Mais la plupart des grandes entreprises contactées par l'AFP n'ont soit pas souhaité s'exprimer, soit déclaré ne pas avoir reçu ce courrier.
Quelle valeur juridique ?
Lundi matin, le ministre français de l'Economie Eric Lombard, a mis en garde contre "la valeur juridique incertaine" de ce courrier, ajoutant que ses services étaient "en train de regarder".
L'administration américaine peut-elle exiger des entreprises françaises qu'elles se conforment à sa loi ?
"La réponse est non", affirme Christopher Mesnooh, avocat d'affaires américain au sein du cabinet Fieldfisher, joint par l'AFP.

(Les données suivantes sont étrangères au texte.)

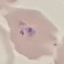

result = malaria parasites identified
capture = smartphone camera at the microscope eyepiece
stain = Giemsa
preparation = thin blood film
image type = cell patch, automatically extracted from a larger field of view and resized to 64 × 64 pixels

"Il n'y a pas d'extraterritorialité juridique qui pourrait émaner de cette lettre au sens que les entreprises françaises ne vont pas être obligées maintenant d'appliquer le droit social ou la loi fédérale (américaine, NDLR) contre les discriminations positives", poursuit l'avocat.
En revanche, cela peut être un moyen de pression économique, en menaçant les entreprises de ne pas renouveler les contrats qui les lient au gouvernement américain.
Pour les entreprises françaises, le problème ne se pose pas dans les termes posés par la lettre car en France, la discrimination positive fondée explicitement sur l'origine, la religion ou l'ethnie "n'est pas autorisée", rappelle par ailleurs Christopher Mesnooh.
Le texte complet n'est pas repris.